A group of Kenora residents gathered on Saturday to protest the current COVID-19 restrictions.
The group wants to see the decision about lockdowns, masks and vaccines be put in the hands of the general public, not the government.
"It's basically the freedom of choice," said protester Allen Pencoff.
"We should be able to choose if we wear a mask, we should be able to choose if we take a vaccine and we should also have the freedom of movement," added Pencoff.
The group started their protest under the Whitecap Pavilion before making their way to the roundabout, where they held up signs and encouraged motorists to honk as a sign of support.
"There's way more support than negativity. There would be one scowl here and there, but everyone was honking. People are fed up," Pencoff noted.
About a dozen people, not wearing masks or social distancing, were rallying when KenoraOnline stopped by the protest. A gathering of this size is currently illegal under the 'stay-at-home' order which allows for outdoor gatherings of up to 5 people that you live with, and one other person who lives alone.
Tyler Allison, one of the protesters, says he's being mentally oppressed by the current restrictions.
"We all have come to the same agreement and collective idea that these lockdowns are doing more harm than they are good. They are affecting mental health, businesses and peoples' livelihoods," said Allison who adds that he's speaking for several people that are afraid to speak up.
Police and by-law officers do have the ability to issue fines for those that aren't complying with the 'stay-at-home' order. Refusal to comply with the orders can lead to a $750 fine for a resident and $1,000 for anyone that prevents an enforcement officer from performing their duties to enforce the orders.
The Kenora OPP say no fines were issued.
Dr. Kit Young Hoon, Medical Officer of Health at the Northwestern Health Unit says protests, where people are not following public health measures, are concerning.
“It is very concerning when people are not following public health measures and then, therefore, enter the workplace to potentially spread it to others,” said Dr. Young Hoon, addressing the media after a similar protest in the region in April.
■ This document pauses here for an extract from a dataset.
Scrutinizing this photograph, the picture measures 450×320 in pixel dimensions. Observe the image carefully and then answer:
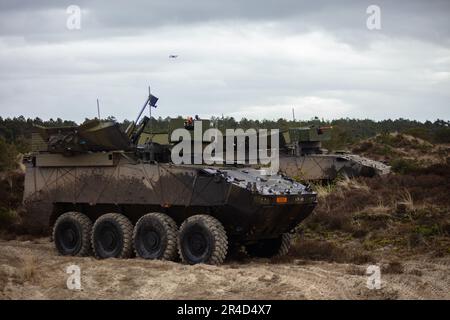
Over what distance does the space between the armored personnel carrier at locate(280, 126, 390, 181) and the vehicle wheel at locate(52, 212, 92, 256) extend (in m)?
12.3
“It’s just generally concerning when people are not following public health measures, and we’ve seen some evidence of that already, where individuals are not staying home when they’re sick or not properly following the control measures that are in place. That’s leading to spread in a number of our communities,” Dr. Young Hoon added.
Each region, in the province, is expected to transition back into the provincial COVID-19 response framework, after June 2, with certain safety restrictions pertaining to specific levels of risk within a region, unless the stay-at-home orders are extended once again.